Unfortunately for me, I'm currently positioned in Argentina and no stores that sell these knives let you try them.

- Do you want Western or Japanese style?
Most probably Japanese but I'm open to a good western. My culinary school will give me a Zwilling Western Knife (I think Diplome line).
- How well developed are your knife skills, including the use of sharpening stones?
Knife skills are excelent for a home cook, but I still have a long way to learn. Sharpening is very basic and will want to get into this soon (he's bringing a few KING stones)
- What sort of grip do you use?
Not sure the name, my index finger usually wraps around the blade while my thumb is holding the blade on the opposite side
- What will be the knife's primary job?
All day/Workhorse knife. For culinary school and full time kitchen job.
- What sort of metal do you want the blade made from?

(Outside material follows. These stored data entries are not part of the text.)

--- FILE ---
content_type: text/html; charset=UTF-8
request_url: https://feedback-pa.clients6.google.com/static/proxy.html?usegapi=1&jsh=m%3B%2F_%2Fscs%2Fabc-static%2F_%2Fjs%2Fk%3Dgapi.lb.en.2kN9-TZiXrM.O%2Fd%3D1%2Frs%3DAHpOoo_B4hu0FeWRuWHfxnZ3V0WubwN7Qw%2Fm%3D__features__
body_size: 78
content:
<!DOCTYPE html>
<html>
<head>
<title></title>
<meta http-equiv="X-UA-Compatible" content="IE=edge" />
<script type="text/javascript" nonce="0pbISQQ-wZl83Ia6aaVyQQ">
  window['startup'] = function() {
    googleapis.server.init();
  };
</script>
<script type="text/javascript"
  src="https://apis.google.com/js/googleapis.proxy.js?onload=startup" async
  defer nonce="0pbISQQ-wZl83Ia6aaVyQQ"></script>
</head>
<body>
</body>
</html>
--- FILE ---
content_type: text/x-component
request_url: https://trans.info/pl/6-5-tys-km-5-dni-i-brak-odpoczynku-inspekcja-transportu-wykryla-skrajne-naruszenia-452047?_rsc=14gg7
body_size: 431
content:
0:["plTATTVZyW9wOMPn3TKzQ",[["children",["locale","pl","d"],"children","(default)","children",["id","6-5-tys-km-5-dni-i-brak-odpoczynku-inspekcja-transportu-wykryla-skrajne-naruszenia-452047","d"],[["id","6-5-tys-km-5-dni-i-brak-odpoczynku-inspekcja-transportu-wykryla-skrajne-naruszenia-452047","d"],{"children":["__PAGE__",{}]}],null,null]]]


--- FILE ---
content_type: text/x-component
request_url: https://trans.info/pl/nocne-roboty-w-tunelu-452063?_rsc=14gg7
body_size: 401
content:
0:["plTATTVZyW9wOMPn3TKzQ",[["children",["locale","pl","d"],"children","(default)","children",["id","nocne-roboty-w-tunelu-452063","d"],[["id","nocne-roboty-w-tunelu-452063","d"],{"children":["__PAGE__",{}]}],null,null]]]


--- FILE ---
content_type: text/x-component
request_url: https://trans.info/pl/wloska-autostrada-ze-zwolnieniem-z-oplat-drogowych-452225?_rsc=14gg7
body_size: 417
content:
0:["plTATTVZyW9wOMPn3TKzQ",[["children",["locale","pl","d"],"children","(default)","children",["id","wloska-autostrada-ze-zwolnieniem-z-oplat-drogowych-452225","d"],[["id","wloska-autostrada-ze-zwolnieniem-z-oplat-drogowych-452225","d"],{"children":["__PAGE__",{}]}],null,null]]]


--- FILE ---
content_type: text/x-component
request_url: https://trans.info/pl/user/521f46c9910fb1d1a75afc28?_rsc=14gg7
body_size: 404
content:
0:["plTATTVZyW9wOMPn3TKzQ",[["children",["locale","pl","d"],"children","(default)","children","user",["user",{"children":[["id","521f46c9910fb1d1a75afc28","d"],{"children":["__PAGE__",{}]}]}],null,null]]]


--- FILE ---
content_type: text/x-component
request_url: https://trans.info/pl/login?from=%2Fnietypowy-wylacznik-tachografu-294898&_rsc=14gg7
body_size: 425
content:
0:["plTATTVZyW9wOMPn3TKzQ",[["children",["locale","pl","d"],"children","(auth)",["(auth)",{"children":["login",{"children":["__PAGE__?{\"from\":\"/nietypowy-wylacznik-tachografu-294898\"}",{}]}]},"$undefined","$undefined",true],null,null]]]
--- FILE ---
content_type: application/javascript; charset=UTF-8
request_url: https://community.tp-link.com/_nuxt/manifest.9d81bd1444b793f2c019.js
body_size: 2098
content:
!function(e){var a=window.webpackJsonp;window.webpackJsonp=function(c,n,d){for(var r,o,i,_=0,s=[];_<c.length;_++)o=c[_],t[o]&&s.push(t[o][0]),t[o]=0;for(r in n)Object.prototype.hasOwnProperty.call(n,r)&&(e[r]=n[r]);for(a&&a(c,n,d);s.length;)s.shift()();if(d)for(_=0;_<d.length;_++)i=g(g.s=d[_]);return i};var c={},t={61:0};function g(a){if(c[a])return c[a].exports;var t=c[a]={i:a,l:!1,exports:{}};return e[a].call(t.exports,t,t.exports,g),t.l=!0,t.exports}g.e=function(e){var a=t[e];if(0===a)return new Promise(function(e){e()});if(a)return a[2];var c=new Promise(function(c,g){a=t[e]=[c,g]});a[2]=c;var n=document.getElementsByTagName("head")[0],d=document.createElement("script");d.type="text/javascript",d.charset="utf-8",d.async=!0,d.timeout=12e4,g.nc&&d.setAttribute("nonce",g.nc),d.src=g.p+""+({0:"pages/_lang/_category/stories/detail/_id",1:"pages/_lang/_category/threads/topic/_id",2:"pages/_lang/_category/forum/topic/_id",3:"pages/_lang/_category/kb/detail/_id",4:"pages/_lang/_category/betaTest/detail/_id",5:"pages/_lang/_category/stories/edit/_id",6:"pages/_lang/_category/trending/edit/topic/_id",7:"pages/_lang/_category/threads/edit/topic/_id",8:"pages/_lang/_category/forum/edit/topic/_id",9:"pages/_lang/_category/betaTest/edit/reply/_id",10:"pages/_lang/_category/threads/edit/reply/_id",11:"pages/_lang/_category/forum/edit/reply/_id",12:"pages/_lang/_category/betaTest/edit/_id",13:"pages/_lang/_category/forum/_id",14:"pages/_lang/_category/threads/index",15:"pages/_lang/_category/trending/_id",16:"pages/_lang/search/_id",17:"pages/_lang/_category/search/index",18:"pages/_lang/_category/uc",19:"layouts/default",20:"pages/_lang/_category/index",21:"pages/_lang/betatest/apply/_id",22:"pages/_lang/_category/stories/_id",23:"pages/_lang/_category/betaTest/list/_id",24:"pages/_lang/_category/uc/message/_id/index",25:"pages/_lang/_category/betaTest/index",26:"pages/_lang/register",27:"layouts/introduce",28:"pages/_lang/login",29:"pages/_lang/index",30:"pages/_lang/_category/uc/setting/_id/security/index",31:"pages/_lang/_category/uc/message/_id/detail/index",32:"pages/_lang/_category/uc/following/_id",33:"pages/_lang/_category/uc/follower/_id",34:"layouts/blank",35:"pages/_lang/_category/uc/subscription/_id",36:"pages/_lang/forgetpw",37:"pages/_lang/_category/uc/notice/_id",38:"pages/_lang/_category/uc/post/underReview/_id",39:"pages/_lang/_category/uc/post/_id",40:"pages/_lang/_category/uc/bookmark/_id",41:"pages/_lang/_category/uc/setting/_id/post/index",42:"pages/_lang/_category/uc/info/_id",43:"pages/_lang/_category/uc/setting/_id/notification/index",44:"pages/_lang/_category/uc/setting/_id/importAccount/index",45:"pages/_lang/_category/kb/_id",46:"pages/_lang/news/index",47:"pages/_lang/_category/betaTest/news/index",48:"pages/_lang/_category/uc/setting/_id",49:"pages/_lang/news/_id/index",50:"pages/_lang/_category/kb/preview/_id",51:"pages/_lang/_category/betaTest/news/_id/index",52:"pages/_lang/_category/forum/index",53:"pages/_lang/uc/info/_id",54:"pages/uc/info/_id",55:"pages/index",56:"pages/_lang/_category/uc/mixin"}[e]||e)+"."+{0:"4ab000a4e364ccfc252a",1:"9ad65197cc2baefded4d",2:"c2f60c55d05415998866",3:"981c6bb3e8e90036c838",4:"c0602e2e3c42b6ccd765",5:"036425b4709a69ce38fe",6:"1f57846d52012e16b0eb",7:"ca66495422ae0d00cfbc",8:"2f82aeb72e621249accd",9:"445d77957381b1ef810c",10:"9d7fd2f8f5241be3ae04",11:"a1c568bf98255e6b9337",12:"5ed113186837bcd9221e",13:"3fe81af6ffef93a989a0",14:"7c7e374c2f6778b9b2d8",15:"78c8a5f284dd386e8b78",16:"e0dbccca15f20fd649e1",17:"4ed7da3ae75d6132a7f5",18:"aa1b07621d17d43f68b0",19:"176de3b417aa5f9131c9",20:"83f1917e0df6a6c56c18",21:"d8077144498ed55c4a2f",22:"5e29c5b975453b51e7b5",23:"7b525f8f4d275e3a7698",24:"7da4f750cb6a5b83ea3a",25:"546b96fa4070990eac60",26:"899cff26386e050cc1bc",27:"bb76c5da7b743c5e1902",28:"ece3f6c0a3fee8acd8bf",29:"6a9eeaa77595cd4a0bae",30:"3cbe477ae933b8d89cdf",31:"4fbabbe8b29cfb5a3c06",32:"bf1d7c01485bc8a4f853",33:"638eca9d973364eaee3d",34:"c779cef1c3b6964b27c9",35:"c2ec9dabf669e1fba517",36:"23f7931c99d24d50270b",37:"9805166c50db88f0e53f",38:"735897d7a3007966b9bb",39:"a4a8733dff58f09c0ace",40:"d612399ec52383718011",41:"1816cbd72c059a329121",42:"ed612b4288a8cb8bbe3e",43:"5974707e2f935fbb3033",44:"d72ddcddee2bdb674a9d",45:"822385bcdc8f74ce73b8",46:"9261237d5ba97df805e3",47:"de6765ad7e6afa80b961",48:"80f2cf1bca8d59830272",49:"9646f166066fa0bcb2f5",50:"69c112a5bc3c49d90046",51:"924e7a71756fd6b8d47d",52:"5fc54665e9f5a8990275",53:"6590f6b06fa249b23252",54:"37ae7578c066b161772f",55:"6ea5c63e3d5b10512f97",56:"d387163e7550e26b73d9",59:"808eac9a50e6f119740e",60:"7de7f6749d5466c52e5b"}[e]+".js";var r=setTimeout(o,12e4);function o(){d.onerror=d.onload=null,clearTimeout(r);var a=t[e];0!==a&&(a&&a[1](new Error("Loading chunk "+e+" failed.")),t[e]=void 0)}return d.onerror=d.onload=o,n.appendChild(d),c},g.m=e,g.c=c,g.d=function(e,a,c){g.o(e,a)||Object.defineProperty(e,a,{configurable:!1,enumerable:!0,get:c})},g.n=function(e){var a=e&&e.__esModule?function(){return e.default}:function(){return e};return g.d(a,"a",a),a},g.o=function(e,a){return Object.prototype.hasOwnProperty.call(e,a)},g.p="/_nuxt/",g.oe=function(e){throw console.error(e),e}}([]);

The steel part/decision is what troubles me. I can't seem to decide which one would be the best for me. I wouldn't mind it being reactive but I guess I'd have to take a lot of care and it wouldn't be the best for the use I'll give it. 
- What material do you want the handle made from?
I dont mind
- Where do you want the balance point to be?
Centered
- What type of bevel do you want?
Double edged, I'm guessing 50/50? I'm right handed so 70/30 can work too but I guess could be harder to sharpen?
- What dimensions do you want in the blade (length, height, blade width)?
240mm I think will be the right size for this.
- What characteristics do you want in the blade i.e. length, flexibility, hardness etc?
I'd love if it had a good looking, hard blade that can hold the edge for the longest possible and also not very prone to chipping. Ideally a knife that will last many many years.
- Budget?
200-550. If a 500 knife will be years ahead of a 200 one, and will last so much longer and look better, etc etc then I'll get that one. BUT maybe there's a 150-200 one that has very similar specs and makes the 500 one not worth it.. 
Thanks so much, everyone, for the input


----------